Please note that all requests and submitted materials must be submitted in English.
BACKGROUND
In 2013, the UNICEF Executive Board approved the ‘Revised Evaluation Policy’ to ensure that UNICEF has timely, strategically focused and objective information on the performance of its policies, programmes and initiatives. The policy defines evaluation as “an assessment, as systematic and impartial as possible, of an activity, project, programme, strategy, policy, topic, theme, sector, operational area or institutional performance.” All evaluations in UNICEF should follow the same guiding principles of rigour and transparency and share the same purpose of organizational learning and accountability.
In 2015, UNICEF also approved the ‘Procedure for Quality Assurance in Research’ to guide UNICEF’s research and support quality. As per the procedure, research is “the systematic process of the collection and analysis of data and information, in order to generate new knowledge, to answer a specific question or to test a hypothesis. Its methodology must be sufficiently documented to permit assessment and replication. UNICEF research should examine relevant issues and yield evidence for better programme and policy advice”.
══════
#### DIRECTIVE
Extend the background on UNICEF's evaluation and research policies, picking up after its final sentence. Nothing in the listing is required for the task.
══════
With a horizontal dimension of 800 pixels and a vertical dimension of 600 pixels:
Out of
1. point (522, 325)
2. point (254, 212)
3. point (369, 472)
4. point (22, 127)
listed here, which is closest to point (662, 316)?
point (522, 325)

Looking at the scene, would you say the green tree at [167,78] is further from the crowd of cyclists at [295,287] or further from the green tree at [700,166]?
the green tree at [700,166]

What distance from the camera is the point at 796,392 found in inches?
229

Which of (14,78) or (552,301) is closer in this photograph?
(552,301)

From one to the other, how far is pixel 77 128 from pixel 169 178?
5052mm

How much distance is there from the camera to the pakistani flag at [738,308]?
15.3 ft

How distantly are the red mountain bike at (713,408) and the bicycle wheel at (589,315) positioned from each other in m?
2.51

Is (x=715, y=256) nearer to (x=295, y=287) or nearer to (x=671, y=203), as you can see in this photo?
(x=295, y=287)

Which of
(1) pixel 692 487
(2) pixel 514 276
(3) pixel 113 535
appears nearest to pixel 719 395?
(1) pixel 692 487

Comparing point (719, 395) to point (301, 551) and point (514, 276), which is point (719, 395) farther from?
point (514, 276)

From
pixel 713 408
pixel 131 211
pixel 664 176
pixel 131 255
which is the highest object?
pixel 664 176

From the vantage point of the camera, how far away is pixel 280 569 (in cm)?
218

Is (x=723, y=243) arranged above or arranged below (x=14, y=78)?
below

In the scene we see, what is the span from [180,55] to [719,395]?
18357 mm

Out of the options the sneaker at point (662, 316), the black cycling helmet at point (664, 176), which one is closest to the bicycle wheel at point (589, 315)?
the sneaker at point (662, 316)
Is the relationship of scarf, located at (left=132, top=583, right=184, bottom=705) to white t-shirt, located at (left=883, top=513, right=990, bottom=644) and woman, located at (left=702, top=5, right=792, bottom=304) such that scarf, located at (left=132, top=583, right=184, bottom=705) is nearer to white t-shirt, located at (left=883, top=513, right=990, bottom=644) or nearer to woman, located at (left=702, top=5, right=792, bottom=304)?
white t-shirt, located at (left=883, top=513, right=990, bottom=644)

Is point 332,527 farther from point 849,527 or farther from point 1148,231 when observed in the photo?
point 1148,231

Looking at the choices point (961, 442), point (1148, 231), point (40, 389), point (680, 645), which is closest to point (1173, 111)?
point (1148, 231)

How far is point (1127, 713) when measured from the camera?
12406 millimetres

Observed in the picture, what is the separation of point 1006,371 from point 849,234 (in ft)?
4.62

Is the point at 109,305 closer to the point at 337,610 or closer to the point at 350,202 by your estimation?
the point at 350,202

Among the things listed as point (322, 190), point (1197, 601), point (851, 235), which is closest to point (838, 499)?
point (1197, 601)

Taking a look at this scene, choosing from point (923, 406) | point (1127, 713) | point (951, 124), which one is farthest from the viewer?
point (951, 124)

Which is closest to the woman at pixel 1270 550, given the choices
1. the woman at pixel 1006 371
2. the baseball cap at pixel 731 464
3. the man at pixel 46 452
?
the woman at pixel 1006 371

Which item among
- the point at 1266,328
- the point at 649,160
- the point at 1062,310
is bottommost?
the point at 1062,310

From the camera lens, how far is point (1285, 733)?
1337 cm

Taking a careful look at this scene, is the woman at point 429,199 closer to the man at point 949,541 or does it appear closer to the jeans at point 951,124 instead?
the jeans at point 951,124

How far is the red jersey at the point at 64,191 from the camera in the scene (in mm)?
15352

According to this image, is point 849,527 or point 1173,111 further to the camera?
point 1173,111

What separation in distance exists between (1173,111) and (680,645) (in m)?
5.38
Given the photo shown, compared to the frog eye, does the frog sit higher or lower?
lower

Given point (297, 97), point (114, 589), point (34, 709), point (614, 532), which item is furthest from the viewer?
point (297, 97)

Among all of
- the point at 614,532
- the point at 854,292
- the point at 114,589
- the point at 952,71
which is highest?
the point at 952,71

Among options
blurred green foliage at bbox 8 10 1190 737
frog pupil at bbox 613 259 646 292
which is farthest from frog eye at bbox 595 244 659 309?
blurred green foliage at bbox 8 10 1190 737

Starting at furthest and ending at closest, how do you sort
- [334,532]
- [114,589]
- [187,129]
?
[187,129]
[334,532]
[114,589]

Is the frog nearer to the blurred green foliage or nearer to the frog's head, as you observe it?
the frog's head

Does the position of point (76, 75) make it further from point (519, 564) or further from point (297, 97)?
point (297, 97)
══════
#### ANSWER TO THIS PROBLEM
All research activities in UNICEF should follow the aforementioned research quality procedure. The Director, Division of Data, Research and Policy at UNICEF approved the UNICEF Procedure for Ethical Standards in Research, Evaluation and Data Collection and Analysis to guide UNICEF’s evidence generation activities and to support the integrity of UNICEF’s evidence base in order to ensure that UNICEF’s programmes, policy and advocacy activities are grounded in ethical principles and practices. All evaluation and research/studies in UNICEF involving human subjects or analyzing sensitive secondary data should follow these ethical standards.
UNICEF RESEARCH ETHICS & FACILITATION
OFFICE OF RESEARCH – INNOCENTI
The Office of Research – Innocenti is UNICEF’s dedicated research centre located at the Piazza SS. Annunziata in Florence, Italy. It undertakes research on emerging or current issues in order to inform the strategic directions, policies and programmes of UNICEF and its partners, shape global debates on child rights and development, and inform the global research and policy agenda for all children, and particularly for the most vulnerable.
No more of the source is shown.